[[ Source document open ]]
Well before COVID-19 struck New Mexico, New Mexico was striking COVID-19. Los Alamos National Laboratory (LANL) began its research on COVID-19 in late January, one of several national labs to position itself as an early mover in fighting the pandemic research with high-performance computing. As the pandemic nears the one-year mark, LANL has published a retrospective highlighting the wide variety of COVID-19 computing projects that the lab hosted over the last 11 months.
Pivoting LANL epidemiology to COVID-19
Some LANL researchers, like scientist Dave Osthus, had an easy pivot to COVID-19 thanks to ongoing virus research that preceded the pandemic. Osthus and his colleagues provide weekly infection forecasts during flu season using a model so successful that it had won awards in previous flu seasons. In the midst of submitting this model for this year’s CDC FluSight flu modeling competition, the competition was canceled as the pandemic began to sweep the world.
The team iterated on their model to accommodate COVID-19 forecasting, eventually settling on a minimalist model that ingests infection data, death data and population sizes to continuously forecast new infections. In contrast to the flu models, however, the COVID-19 model uses LANL’s Darwin supercomputer. “As of now,” Osthus said, “our system is one of only a handful of models being used by the CDC that has consistently outperformed the baseline models.”
Similarly, LANL computational scientist Timothy Germann had been developing EpiCast – an agent-based virus model – for around 15 years before the pandemic struck. EpiCast simulates a virtual city populated by individuals in different demographics with different professions, then studies how those individuals behave and how that behavior spreads a virus with given parameters. Originally built to study smallpox and the avian flu, Germann and his colleagues have now adapted the tool to study how COVID-19 would spread through New Mexico. EpiCast has been used to guide public policy decisions in the state.
[[ Source document closed ]]
What you have to do: In the text on Los Alamos COVID-19 research, how long had Timothy Germann been developing EpiCast before the pandemic struck?
[[ Dataset open ]]
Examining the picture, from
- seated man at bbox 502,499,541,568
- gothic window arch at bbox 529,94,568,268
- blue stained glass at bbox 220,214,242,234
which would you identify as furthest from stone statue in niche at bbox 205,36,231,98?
[[ Dataset closed ]]
Result: Around 15 years.